# Those who ask for "real Italian style" espresso blends



## CamV6 (Feb 7, 2012)

Now what I am about to say should be read with the caveat that many 'italian' blend will have some amount of robusta, but.......

I see so often the question being asked about whee to find the Italian taste/style Of espresso blend on the form which is a fair enough question.

No matter how much I love so many single origin beans from the various wonderful roasters we all know and love, I will always recall being in Italy circa 2009 and being blown away by the wonderful espresso to be found in the little kiosks outside train stations. True enough my recollection may be coloured by time, romance, and imagination, and also of course I knew far far less about coffee then, but none the less I too have sought to recreate this at home with many wonderful experiences but often few matches.

I recently had the pleasure of a small sample of a blend from coffee compass called Brighton Lanes. This is a pure arabica blend.

I was flukey enough to get it spot o n first time and well, it was magnificent. When I tried it I wasn't thinking at all the Italian style flavour I recalled but on tasting I was instantly transported back 5 years to a little kiosk outside Genoa station.

It is wonderful stuff and I recommend it all to you whole heartedly if this is your 'holy grail' search as it was for me for so long.


----------



## Viernes (Dec 10, 2011)

Thanks for the info.

## Tasks for this exercise
#1 In the espresso blend thread, rewrite the paragraph beginning "No matter how much I love" as a shorter version that keeps its main facts.
#2 Extract from the espresso blend thread the text starting with "I recently had" and going on through "for the info.".
The listing has no connection to the espresso blend thread.

## Supplied data

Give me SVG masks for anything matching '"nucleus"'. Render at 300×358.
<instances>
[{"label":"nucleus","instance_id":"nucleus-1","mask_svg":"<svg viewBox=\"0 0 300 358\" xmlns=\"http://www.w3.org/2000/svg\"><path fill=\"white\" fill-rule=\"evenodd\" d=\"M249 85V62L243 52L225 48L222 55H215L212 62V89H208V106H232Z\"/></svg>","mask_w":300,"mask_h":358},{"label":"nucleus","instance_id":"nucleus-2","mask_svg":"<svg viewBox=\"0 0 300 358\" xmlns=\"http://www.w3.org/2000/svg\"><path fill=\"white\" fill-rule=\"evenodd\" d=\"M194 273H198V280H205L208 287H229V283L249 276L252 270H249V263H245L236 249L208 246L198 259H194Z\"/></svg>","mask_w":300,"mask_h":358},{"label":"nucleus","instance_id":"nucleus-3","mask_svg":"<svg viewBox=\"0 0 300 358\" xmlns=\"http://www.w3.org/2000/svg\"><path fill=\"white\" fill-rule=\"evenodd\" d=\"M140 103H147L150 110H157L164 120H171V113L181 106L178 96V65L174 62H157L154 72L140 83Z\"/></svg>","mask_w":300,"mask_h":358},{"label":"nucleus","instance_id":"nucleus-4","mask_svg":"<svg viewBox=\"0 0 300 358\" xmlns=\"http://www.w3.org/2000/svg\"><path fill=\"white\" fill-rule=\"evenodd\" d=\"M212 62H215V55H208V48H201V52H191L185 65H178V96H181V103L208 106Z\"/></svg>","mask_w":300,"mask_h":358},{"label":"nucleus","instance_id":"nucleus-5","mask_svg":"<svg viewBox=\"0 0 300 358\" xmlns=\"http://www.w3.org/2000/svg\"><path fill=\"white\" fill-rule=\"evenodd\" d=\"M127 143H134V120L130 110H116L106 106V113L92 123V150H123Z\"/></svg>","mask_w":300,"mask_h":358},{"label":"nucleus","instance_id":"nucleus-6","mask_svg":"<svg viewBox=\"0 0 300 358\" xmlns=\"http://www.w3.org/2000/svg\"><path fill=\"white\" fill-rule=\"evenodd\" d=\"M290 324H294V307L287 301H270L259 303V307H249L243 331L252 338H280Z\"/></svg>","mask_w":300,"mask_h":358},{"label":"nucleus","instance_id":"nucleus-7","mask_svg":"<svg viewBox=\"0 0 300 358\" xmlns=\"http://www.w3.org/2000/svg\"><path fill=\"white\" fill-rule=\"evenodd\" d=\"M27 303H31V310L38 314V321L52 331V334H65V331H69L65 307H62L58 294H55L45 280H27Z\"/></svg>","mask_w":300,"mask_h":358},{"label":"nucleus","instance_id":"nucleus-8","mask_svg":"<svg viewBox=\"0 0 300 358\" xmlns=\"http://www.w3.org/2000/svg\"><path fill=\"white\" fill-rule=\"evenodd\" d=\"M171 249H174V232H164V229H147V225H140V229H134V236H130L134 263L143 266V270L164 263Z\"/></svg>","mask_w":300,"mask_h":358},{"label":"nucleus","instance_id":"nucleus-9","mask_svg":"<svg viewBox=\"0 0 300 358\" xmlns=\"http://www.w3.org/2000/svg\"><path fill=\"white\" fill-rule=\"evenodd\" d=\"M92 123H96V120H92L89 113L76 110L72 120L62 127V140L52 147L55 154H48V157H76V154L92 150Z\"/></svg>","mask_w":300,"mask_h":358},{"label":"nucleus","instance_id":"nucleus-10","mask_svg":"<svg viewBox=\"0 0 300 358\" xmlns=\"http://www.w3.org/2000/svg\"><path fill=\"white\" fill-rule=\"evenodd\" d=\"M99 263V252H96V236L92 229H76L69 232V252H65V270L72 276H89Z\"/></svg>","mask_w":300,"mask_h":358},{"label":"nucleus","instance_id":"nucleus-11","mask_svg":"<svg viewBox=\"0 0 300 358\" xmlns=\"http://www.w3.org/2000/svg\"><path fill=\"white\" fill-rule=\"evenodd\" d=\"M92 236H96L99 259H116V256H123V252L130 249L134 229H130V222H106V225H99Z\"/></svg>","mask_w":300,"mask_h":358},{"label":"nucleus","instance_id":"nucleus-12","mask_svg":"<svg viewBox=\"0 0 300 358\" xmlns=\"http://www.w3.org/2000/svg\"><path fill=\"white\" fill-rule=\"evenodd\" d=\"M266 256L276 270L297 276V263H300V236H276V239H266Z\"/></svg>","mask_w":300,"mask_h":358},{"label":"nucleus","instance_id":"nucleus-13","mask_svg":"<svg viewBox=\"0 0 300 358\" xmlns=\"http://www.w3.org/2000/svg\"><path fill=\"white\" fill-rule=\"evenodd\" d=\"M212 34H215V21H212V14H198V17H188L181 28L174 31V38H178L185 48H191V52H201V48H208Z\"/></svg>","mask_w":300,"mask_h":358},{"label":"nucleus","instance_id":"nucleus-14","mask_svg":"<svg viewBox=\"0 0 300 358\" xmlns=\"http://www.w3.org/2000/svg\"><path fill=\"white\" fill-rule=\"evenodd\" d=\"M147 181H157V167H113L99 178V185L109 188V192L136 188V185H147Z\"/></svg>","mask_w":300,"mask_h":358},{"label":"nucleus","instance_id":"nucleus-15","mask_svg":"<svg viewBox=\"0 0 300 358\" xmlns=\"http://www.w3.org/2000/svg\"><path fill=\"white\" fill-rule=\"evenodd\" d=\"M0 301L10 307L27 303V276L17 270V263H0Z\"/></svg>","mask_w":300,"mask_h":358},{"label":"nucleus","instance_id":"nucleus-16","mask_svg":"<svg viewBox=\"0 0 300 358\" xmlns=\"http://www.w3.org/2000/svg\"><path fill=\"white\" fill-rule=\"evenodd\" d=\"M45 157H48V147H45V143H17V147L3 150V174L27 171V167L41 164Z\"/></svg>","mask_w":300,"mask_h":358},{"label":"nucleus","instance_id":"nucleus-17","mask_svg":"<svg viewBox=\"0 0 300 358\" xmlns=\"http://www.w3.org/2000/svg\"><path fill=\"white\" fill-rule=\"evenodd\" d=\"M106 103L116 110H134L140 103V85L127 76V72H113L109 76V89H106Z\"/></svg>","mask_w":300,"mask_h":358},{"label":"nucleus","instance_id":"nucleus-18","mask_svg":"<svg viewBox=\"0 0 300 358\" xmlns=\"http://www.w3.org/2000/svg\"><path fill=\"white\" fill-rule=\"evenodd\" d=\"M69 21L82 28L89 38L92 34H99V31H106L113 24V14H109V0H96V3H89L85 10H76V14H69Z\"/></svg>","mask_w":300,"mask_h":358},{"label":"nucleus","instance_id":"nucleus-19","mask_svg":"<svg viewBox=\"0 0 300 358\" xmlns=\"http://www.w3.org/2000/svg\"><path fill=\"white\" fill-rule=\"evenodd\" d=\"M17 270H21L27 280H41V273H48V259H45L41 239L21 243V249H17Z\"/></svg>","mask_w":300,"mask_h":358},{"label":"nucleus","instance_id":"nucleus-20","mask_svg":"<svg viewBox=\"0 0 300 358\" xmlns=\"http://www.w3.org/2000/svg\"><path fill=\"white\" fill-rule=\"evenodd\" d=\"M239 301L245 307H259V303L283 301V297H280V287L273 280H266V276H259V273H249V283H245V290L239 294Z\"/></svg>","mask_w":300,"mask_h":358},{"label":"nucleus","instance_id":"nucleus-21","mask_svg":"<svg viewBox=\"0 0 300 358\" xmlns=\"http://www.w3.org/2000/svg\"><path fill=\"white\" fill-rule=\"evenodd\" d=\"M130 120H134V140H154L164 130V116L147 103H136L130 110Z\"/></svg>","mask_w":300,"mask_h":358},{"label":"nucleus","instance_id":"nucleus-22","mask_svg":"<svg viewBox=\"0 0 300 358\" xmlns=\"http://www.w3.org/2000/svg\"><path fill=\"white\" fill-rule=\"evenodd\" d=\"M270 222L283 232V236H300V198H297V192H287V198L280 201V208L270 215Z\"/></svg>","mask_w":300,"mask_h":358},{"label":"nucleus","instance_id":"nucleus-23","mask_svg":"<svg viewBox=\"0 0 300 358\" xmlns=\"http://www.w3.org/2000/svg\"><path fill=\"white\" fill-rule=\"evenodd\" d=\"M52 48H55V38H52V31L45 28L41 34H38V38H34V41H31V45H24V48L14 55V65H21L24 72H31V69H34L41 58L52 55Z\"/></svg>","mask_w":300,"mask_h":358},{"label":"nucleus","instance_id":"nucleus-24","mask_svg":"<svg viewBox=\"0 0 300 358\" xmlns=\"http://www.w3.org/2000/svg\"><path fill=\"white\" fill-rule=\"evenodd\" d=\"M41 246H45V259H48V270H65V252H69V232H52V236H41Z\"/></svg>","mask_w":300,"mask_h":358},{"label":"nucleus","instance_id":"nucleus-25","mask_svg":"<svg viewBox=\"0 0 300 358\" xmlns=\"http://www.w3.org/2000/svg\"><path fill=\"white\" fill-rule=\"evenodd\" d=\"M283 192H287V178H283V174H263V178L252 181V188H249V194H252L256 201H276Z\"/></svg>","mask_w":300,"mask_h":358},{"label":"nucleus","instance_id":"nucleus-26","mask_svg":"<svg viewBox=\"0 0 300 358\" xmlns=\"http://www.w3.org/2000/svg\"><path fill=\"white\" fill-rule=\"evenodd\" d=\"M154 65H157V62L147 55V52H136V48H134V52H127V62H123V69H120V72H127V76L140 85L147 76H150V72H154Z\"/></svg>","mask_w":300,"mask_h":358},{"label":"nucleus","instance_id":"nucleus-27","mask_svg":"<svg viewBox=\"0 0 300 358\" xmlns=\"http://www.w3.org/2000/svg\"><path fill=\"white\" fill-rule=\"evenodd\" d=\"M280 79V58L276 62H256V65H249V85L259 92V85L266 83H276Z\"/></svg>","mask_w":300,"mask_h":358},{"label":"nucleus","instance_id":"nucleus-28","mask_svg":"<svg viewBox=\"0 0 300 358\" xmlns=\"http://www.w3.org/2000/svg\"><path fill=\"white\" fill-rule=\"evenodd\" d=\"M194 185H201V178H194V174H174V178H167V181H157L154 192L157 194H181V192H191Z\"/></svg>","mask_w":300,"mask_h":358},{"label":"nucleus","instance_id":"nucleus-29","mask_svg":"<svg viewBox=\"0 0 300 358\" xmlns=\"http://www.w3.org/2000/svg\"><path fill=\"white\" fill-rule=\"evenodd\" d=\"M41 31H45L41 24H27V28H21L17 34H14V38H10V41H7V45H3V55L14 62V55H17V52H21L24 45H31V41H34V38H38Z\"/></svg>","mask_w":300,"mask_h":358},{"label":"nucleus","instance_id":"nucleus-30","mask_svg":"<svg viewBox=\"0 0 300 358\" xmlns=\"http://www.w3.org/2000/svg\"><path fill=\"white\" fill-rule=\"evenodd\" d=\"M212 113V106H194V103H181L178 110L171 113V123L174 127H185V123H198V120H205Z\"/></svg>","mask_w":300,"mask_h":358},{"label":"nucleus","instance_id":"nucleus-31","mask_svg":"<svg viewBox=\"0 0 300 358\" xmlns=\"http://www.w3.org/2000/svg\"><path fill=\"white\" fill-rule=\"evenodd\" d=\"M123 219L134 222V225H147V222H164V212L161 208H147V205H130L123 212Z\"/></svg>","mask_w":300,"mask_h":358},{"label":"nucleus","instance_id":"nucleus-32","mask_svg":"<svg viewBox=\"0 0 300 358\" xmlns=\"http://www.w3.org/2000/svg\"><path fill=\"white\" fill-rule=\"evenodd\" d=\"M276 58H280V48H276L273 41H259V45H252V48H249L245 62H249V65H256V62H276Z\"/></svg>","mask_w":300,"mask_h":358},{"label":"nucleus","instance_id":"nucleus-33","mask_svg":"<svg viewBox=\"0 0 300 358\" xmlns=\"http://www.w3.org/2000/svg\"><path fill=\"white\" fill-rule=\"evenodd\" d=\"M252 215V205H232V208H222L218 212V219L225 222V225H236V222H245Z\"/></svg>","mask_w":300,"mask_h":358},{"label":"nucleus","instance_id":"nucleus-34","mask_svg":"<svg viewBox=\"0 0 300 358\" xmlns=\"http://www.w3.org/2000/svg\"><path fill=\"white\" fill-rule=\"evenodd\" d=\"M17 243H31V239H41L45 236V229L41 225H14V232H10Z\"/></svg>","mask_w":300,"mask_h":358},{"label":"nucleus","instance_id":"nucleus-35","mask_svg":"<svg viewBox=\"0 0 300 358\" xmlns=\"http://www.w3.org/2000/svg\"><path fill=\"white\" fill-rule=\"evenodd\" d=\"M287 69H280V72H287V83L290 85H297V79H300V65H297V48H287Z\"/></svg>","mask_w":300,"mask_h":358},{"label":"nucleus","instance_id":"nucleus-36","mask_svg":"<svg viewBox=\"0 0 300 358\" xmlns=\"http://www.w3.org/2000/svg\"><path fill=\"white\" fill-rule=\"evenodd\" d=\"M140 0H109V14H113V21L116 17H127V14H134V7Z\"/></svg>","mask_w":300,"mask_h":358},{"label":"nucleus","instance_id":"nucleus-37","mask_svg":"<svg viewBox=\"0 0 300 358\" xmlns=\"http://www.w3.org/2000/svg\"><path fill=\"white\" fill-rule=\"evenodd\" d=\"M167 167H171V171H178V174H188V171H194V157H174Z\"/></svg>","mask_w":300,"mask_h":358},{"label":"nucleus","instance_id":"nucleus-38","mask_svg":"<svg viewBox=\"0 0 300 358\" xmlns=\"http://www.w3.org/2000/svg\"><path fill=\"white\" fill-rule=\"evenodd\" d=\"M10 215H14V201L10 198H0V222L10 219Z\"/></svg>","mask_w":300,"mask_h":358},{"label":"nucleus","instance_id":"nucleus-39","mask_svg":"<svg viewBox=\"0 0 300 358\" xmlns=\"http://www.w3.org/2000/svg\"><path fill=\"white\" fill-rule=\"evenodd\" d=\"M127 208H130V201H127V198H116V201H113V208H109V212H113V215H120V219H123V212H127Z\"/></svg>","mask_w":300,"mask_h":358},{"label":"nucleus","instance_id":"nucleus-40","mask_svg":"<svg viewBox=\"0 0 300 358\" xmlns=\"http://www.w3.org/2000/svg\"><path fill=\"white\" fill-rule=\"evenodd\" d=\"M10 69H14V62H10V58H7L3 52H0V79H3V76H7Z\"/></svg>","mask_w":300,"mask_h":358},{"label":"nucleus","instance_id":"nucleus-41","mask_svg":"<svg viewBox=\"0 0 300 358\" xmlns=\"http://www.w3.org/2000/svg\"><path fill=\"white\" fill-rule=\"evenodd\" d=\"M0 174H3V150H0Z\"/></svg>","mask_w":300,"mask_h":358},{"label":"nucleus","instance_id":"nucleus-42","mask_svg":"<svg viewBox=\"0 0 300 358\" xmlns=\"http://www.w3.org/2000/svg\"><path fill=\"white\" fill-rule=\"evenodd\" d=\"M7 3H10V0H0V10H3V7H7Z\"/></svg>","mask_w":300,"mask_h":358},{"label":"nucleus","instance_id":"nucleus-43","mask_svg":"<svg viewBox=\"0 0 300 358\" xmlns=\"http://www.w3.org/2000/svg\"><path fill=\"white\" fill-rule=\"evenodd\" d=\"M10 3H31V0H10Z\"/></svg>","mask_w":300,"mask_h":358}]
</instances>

## Responses to the exercise
#1 Despite loving many single origin beans from well-known roasters, the writer still remembers being amazed by the espresso at small kiosks outside Italian train stations around 2009. That memory may be colored by time, romance and imagination, and the writer knew much less about coffee then. Even so, the writer has tried to recreate it at home, with many wonderful experiences but few matches.

#2
I recently had the pleasure of a small sample of a blend from coffee compass called Brighton Lanes. This is a pure arabica blend.

I was flukey enough to get it spot o n first time and well, it was magnificent. When I tried it I wasn't thinking at all the Italian style flavour I recalled but on tasting I was instantly transported back 5 years to a little kiosk outside Genoa station.

It is wonderful stuff and I recommend it all to you whole heartedly if this is your 'holy grail' search as it was for me for so long.


----------



## Viernes (Dec 10, 2011)

Thanks for the info.